BEGIN
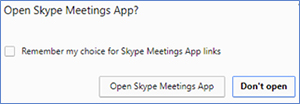 Prompt asking if you want to Open Skype Meetings App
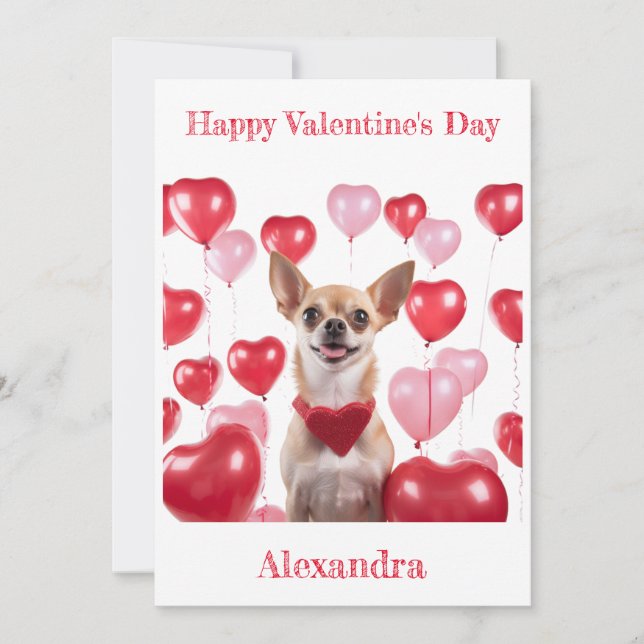 Custom Chihuahua Heart Collar Balloons Valentine Holiday Card (Front)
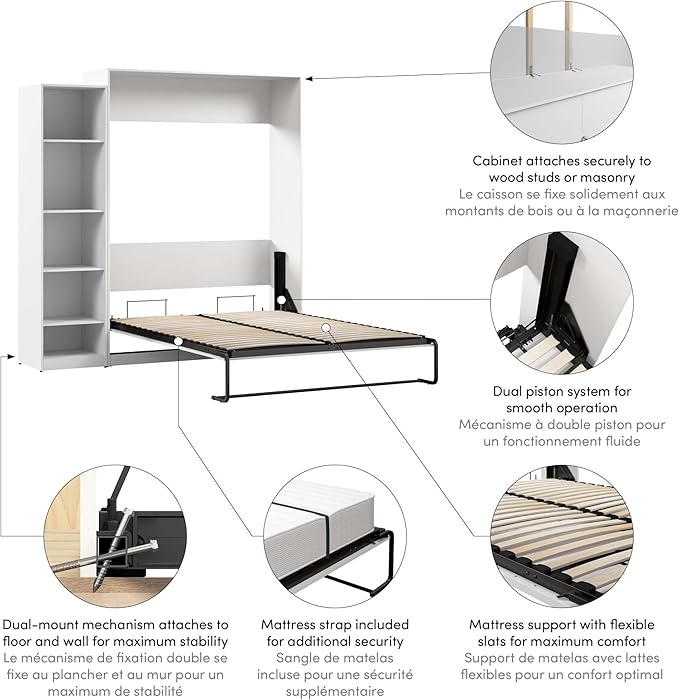 Bestar Claremont Queen Murphy Bed with Closet Organizer (85W) in White, Space-Saving Sleeping Arrangement for Multipurpose Room
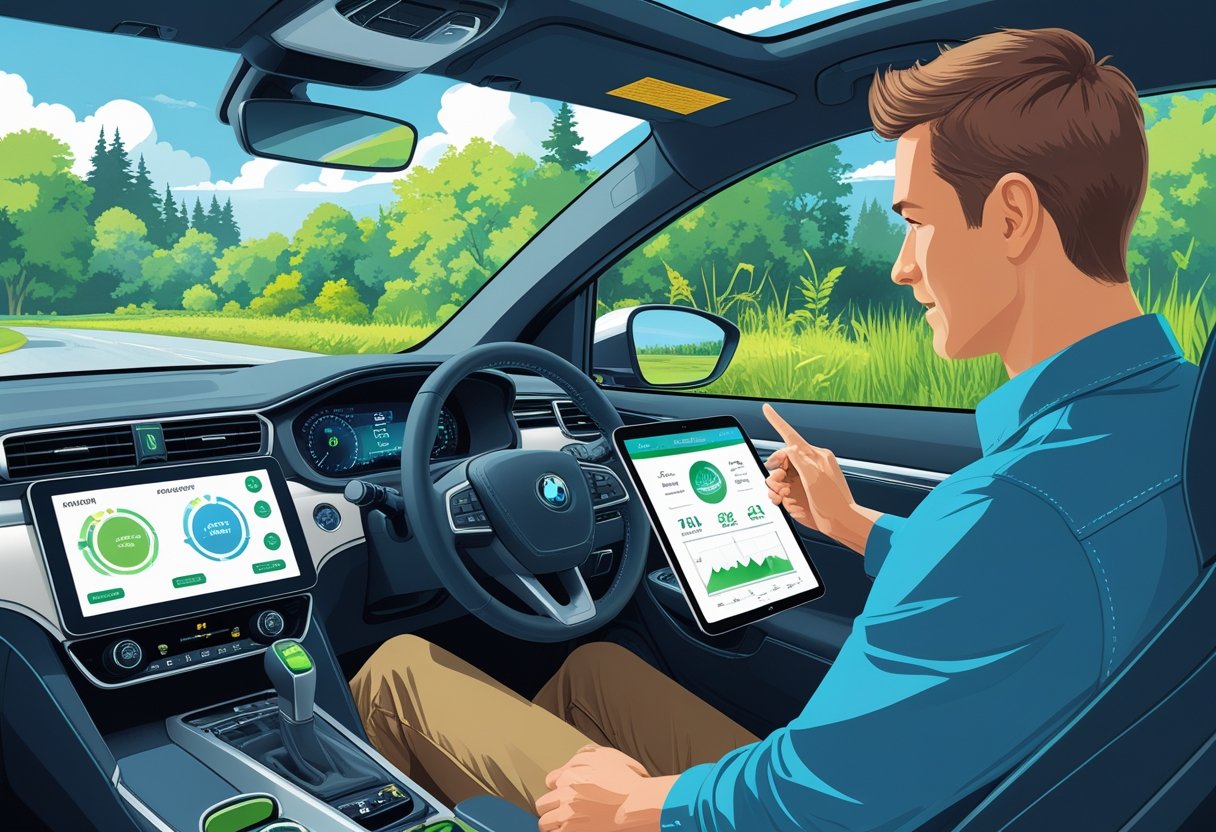 An environmental scientist in a car during a driving lesson, with a driving instructor showing data on a tablet, surrounded by trees and nature.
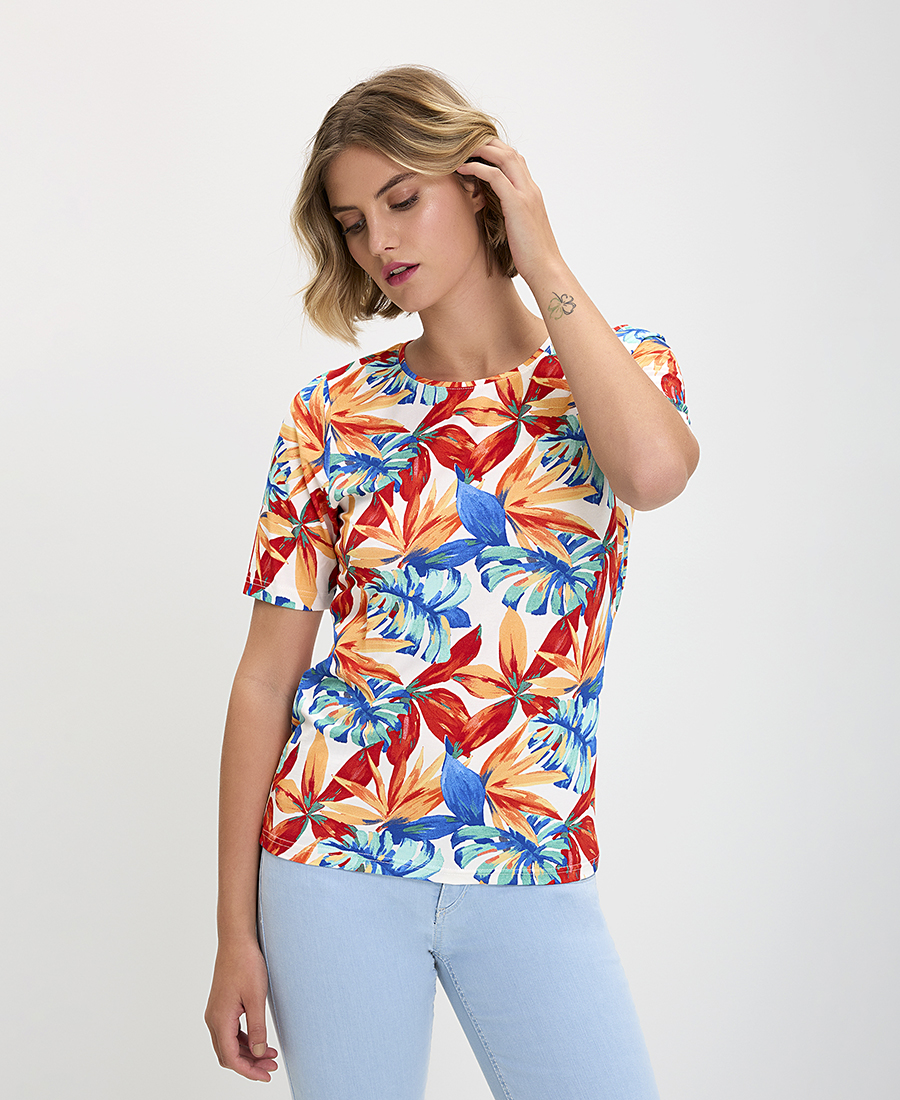 T-Shirt Floral Print σε Εμπριμέ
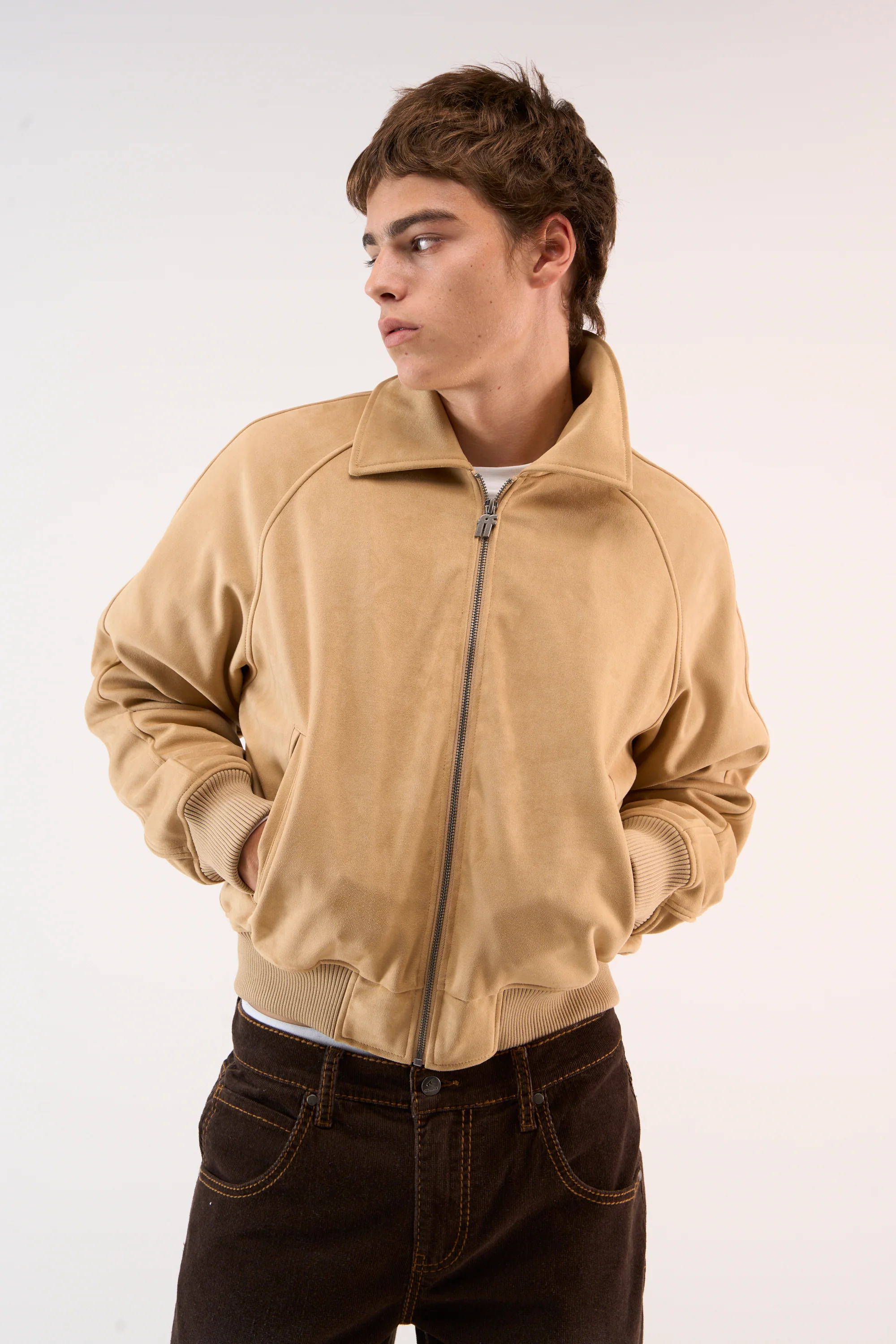 Suede Camel Raw Jacket - Image 3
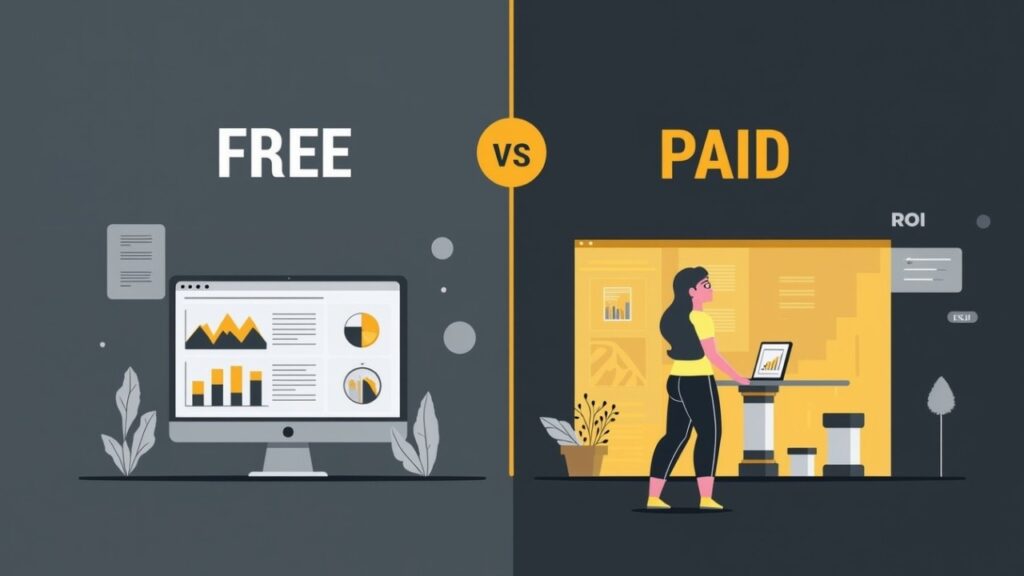 AI marketing tools with no restrictions comparison showing free vs paid marketing tools with analytics, ROI, and performance insights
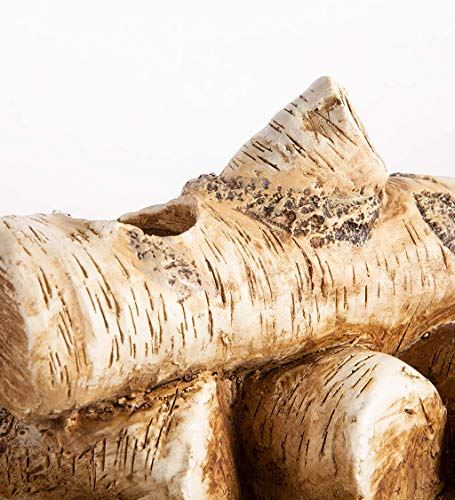 Plow & Hearth Faux Wood Resin Logs Tea Lights Candle Holder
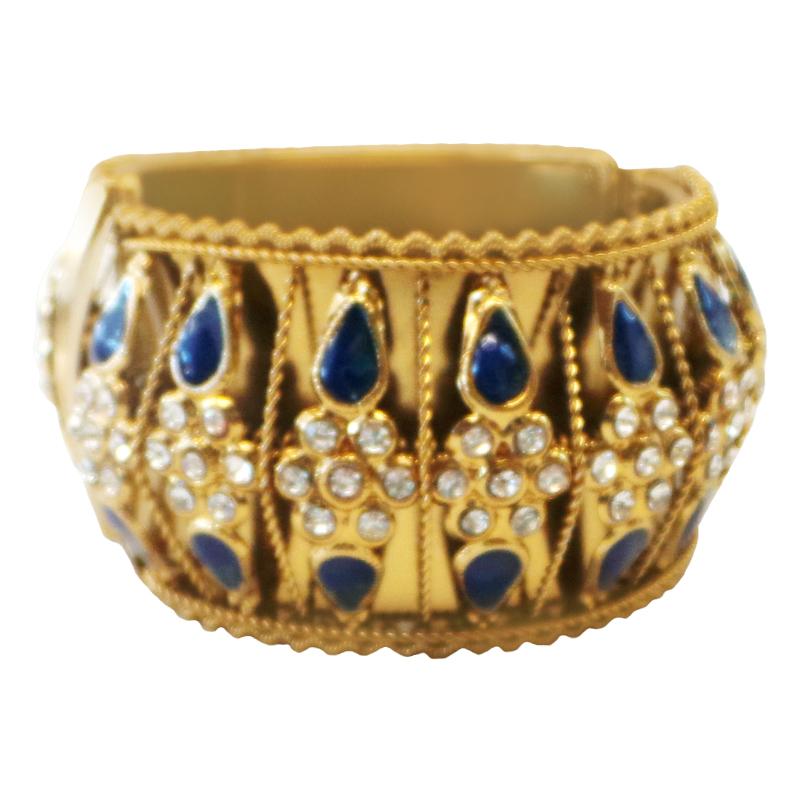 Fancy and Stylish Gold Plated Bangle with black stones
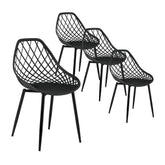 Gardeon 4PC Outdoor Dining Chairs PP Lounge Chair Patio Garden Furniture Black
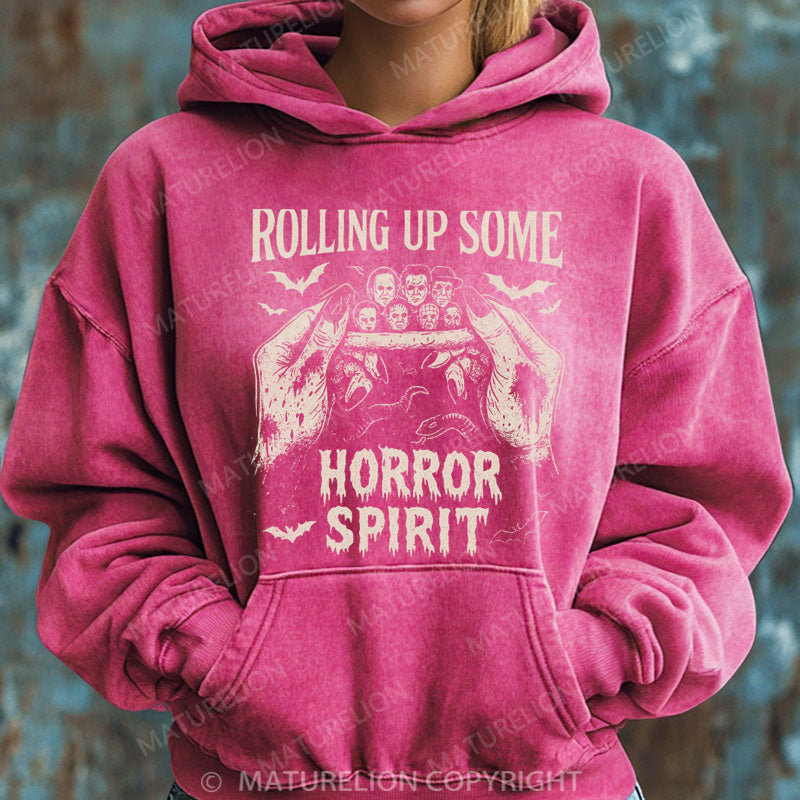 Maturelion Halloween Hoodie Rolling Up Some Horror Spirit Women Washed Hoodie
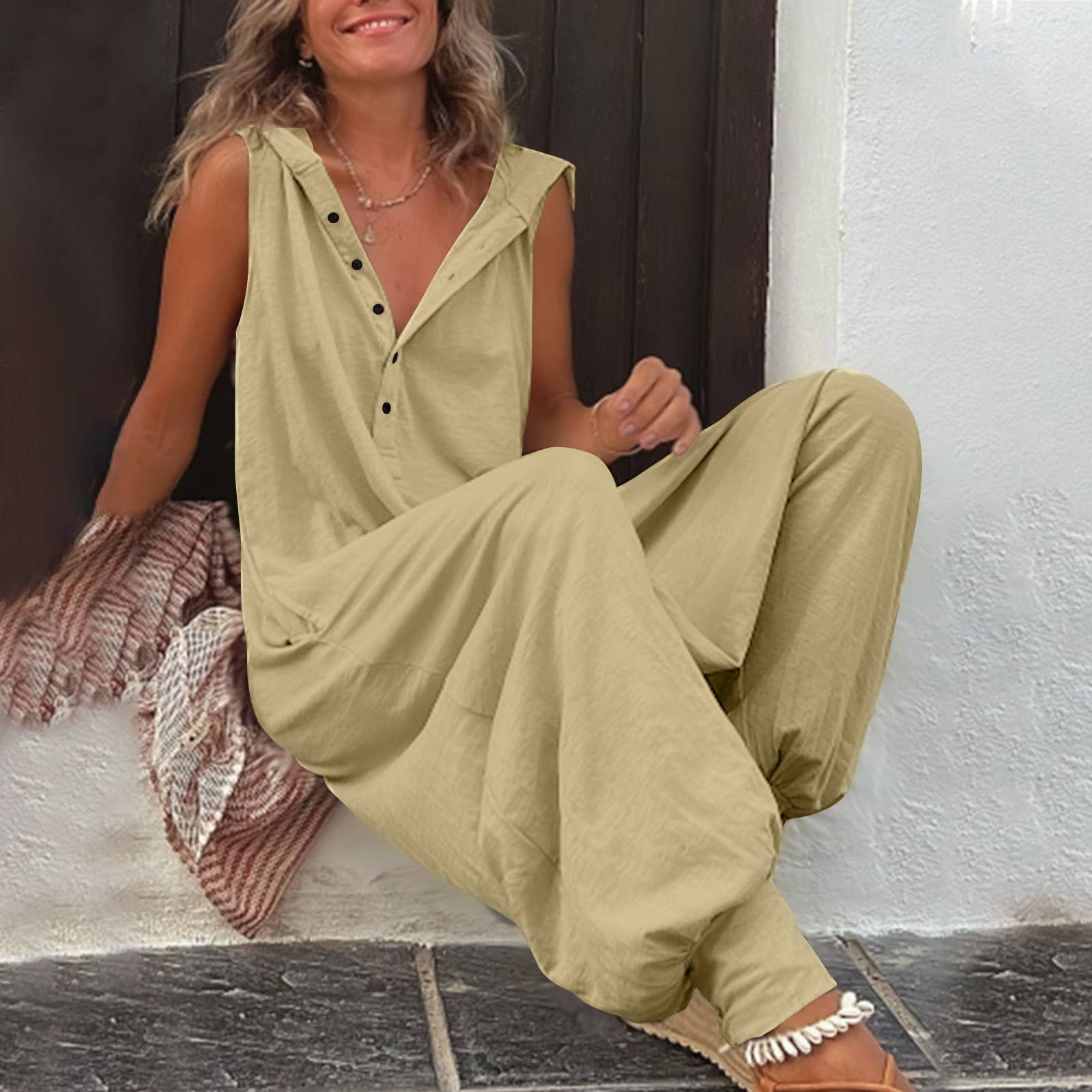 HIDDENBRAND - Wholesale Jumpsuit - Women's - Button Down Hooded  Jumpsuit14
END
What you need to do => Give back the material word for word, leaving out its pictures.

Exercise solution =>
 Prompt asking if you want to Open Skype Meetings App
 Custom Chihuahua Heart Collar Balloons Valentine Holiday Card (Front)
 Bestar Claremont Queen Murphy Bed with Closet Organizer (85W) in White, Space-Saving Sleeping Arrangement for Multipurpose Room
 An environmental scientist in a car during a driving lesson, with a driving instructor showing data on a tablet, surrounded by trees and nature.
 T-Shirt Floral Print σε Εμπριμέ
 Suede Camel Raw Jacket - Image 3
 AI marketing tools with no restrictions comparison showing free vs paid marketing tools with analytics, ROI, and performance insights
 Plow & Hearth Faux Wood Resin Logs Tea Lights Candle Holder
 Fancy and Stylish Gold Plated Bangle with black stones
 Gardeon 4PC Outdoor Dining Chairs PP Lounge Chair Patio Garden Furniture Black
 Maturelion Halloween Hoodie Rolling Up Some Horror Spirit Women Washed Hoodie
 HIDDENBRAND - Wholesale Jumpsuit - Women's - Button Down Hooded  Jumpsuit14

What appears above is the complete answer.